Shame it couldn't be a more cohesive spoken language.

  • keybored 4 days ago

    It won’t happen except in the imagination of mono-lingual-future dreamers on HN (popular idea here for some reason).

    • altruios 4 days ago

      Well, speaking in different languages facilitates different modes of thinking which results in different thoughts. Some thoughts are easier to have in one language than another. It takes all sorts to make a world and multiple languages means a broader mental space to explore ideas.

      People against that tend to lean totalitarian. People for a monoculture, that is. That is an inherently limiting philosophy which can only die out as it narrows the 'acceptable ideas' list over time.

      • keybored 4 days ago

        > Well, speaking in different languages facilitates different modes of thinking

        Sapir-Whorf? Can’t that just be put to bed by now?

        > People against that tend to lean totalitarian. People for a monoculture, that is.

        On the topic of languages at least.
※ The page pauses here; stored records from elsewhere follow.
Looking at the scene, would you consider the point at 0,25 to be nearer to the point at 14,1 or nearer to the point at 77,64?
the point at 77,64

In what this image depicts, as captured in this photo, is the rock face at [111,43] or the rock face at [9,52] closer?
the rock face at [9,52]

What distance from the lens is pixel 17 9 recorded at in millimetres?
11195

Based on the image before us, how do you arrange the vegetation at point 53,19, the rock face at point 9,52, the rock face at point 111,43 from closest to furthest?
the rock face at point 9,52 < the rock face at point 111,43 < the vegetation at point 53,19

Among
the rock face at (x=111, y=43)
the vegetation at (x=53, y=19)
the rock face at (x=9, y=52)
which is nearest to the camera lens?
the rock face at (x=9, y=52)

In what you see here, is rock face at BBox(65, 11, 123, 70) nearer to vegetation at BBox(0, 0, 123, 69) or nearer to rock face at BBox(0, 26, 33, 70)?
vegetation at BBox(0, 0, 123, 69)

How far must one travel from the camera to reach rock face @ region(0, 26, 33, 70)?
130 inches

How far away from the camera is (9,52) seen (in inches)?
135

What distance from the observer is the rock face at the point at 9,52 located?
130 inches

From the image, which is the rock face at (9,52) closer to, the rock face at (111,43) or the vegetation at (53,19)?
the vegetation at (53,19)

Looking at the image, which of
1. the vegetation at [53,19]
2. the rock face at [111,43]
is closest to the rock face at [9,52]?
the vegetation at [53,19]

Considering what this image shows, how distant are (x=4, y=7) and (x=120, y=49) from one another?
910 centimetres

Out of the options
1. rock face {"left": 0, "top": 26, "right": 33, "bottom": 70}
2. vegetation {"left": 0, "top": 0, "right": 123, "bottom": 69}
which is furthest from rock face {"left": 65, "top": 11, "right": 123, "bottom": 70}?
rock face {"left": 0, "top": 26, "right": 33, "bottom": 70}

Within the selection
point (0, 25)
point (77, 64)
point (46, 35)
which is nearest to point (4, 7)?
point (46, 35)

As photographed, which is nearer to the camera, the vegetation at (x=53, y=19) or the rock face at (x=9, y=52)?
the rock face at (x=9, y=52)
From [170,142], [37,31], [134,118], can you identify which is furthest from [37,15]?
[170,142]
        Some technologists seem to want to get rid of all ostensibly useless things. More than one language being one of them.

    • Wytwwww 4 days ago

      Depends on the country probably. In some places, at least reasonably high English fluency is near universal. It wouldn't be surprising if these countries eventually became effectively bilingual.

      • keybored 4 days ago

        That’s different. GP said “first language”…

    • darby_nine 4 days ago

      Eh it'll probably be the de-facto public/professional/transactional register and people will speak another language at home.

      • keybored 4 days ago

        Based on what? Again we’re just throwing eventualities out there with no basis in current reality.

        People are pretty good at understanding English in Norway. But the only factor that introduces English into the conversation is when someone does not speak Norwegian. In my experience.

        People are extrapolating from the fact that people use English-borrowed slang to these far-fetched scenarios. Yeah? Slang and words have always been borrowed. Not even medical doctors speak Latin to each other.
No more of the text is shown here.